Formato: Online Artículo Texto
Lenguaje:English
Publicado: 2015
Materias:
Acceso en línea:https://www.ncbi.nlm.nih.gov/pmc/articles/PMC4401634/
https://www.ncbi.nlm.nih.gov/pubmed/25754329
http://dx.doi.org/10.1038/nature14292
Descripción
Sumario:Immune checkpoint inhibitors(1) result in impressive clinical responses(2–5) but optimal results will require combination with each other(6) and other therapies. This raises fundamental questions about mechanisms of non-redundancy and resistance. Here, we report major tumor regressions in a subset of patients with metastatic melanoma treated with an anti-CTLA4 antibody (anti-CTLA4) and radiation (RT) and reproduced this effect in mouse models. Although combined treatment improved responses in irradiated and unirradiated tumors, resistance was common. Unbiased analyses of mice revealed that resistance was due to upregulation of PD-L1 on melanoma cells and associated with T cell exhaustion. Accordingly, optimal response in melanoma and other cancer types requires RT, anti-CTLA4, and anti-PD-L1/PD-1. Anti-CTLA4 predominantly inhibits T regulatory cells (Tregs) to increase the CD8 T cell to Treg (CD8/Treg) ratio.

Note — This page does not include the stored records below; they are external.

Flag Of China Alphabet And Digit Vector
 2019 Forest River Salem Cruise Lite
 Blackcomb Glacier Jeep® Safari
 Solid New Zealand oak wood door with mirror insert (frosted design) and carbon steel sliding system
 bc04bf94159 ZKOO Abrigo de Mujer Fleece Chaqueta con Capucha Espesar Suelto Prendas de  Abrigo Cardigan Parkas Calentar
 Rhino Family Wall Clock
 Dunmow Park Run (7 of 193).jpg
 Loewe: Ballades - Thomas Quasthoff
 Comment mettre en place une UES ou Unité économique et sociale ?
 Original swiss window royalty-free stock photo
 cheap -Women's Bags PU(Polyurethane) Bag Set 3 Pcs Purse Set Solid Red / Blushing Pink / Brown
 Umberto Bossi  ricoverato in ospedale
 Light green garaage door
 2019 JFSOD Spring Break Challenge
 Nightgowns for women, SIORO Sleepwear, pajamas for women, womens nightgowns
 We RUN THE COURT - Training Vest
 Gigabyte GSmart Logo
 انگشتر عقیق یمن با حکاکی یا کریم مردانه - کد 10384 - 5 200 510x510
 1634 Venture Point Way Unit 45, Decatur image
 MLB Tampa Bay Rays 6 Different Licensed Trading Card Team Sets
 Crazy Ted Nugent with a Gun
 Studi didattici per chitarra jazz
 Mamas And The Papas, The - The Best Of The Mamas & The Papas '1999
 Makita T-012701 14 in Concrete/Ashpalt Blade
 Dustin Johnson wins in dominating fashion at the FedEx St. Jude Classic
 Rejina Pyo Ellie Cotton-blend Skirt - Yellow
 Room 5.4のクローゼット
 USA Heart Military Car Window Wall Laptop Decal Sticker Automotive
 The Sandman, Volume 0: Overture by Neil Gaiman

RT enhances the diversity of the T cell receptor (TCR) repertoire of intratumoral T cells. Together, anti-CTLA4 promotes expansion of T cells, while RT shapes the TCR repertoire of the expanded peripheral clones. Addition of PD-L1 blockade reverses T cell exhaustion to mitigate depression in the CD8/Treg ratio and further encourages oligo-clonal T cell expansion. Similar to results from mice, patients on our clinical trial with melanoma showing high PD-L1 did not respond to RT + anti-CTLA4, demonstrated persistent T cell exhaustion, and rapidly progressed. Thus, PD-L1 on melanoma cells allows tumors to escape anti-CTLA4-based therapy, and the combination of RT, anti-CTLA4, and anti-PD-L1 promotes response and immunity through distinct mechanisms.